PROBLEM: Rewrite the records from the line containing "How big is the" through the end of the records, swapping "furthest" for "farthest" and leaving everything else unchanged.

DATA FOR THE TASK:
○ ○ ○ ○ ○
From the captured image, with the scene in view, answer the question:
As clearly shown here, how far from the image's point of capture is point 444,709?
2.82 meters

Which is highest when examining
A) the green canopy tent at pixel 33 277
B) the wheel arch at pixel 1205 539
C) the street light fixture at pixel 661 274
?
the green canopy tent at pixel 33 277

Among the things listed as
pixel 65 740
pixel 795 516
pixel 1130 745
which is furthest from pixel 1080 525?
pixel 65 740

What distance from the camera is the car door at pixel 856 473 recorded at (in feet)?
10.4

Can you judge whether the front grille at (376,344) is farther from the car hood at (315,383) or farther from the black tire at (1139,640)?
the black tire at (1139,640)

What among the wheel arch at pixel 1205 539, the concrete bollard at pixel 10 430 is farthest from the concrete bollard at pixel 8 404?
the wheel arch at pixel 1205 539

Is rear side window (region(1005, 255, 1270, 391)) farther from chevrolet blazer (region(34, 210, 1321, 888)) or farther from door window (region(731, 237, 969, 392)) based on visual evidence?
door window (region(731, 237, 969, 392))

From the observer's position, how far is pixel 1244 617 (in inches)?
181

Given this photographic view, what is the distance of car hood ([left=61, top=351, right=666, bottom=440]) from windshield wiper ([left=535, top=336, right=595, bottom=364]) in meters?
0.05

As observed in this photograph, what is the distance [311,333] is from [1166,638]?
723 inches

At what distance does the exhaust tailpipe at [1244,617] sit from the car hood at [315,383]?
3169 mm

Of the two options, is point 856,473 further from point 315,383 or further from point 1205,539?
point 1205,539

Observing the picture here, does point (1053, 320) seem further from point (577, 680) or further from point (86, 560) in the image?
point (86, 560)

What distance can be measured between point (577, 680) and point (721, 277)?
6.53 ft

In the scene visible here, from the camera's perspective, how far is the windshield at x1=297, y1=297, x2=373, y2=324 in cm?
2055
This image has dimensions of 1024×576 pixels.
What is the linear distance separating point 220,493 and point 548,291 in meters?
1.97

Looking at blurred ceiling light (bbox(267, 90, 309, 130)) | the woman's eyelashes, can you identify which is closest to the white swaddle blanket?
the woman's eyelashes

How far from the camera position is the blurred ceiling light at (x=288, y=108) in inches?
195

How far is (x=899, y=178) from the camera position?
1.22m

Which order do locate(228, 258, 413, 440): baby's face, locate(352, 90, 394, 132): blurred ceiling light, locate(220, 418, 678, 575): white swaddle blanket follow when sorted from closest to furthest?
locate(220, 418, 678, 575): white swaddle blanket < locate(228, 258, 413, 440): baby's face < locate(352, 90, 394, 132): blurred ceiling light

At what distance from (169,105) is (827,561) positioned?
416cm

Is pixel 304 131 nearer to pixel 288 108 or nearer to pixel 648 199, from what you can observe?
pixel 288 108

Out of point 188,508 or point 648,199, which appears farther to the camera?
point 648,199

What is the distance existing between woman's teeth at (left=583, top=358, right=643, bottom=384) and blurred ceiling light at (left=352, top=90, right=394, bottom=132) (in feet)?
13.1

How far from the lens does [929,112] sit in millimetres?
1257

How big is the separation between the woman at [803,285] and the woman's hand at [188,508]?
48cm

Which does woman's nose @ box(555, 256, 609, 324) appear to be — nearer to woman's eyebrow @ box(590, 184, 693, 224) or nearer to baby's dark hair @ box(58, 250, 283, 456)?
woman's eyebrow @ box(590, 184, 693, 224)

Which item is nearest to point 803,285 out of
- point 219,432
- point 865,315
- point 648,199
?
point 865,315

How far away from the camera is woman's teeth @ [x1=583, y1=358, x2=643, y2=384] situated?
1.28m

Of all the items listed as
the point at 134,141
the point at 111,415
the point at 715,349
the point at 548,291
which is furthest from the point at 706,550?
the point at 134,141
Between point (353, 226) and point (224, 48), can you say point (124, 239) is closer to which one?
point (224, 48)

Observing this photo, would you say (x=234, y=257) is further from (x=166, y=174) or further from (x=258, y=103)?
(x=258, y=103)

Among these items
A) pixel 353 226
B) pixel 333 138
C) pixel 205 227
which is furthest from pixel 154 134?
○ ○ ○ ○ ○
WRITTEN ANSWER:
How big is the separation between the woman at [803,285] and the woman's hand at [188,508]?
48cm

Which does woman's nose @ box(555, 256, 609, 324) appear to be — nearer to woman's eyebrow @ box(590, 184, 693, 224) or nearer to baby's dark hair @ box(58, 250, 283, 456)?
woman's eyebrow @ box(590, 184, 693, 224)

Which item is nearest to point 803,285 out of
- point 219,432
- point 865,315
- point 648,199
?
point 865,315

How far away from the camera is woman's teeth @ [x1=583, y1=358, x2=643, y2=384] situated?
1.28m

Of all the items listed as
the point at 134,141
the point at 111,415
the point at 715,349
the point at 548,291
which is farthest from the point at 706,550?
the point at 134,141
Between point (353, 226) and point (224, 48), can you say point (124, 239) is closer to which one?
point (224, 48)

Observing this photo, would you say (x=234, y=257) is further from (x=166, y=174) or further from (x=258, y=103)?
(x=258, y=103)

Among these items
A) pixel 353 226
B) pixel 333 138
C) pixel 205 227
which is farthest from pixel 154 134?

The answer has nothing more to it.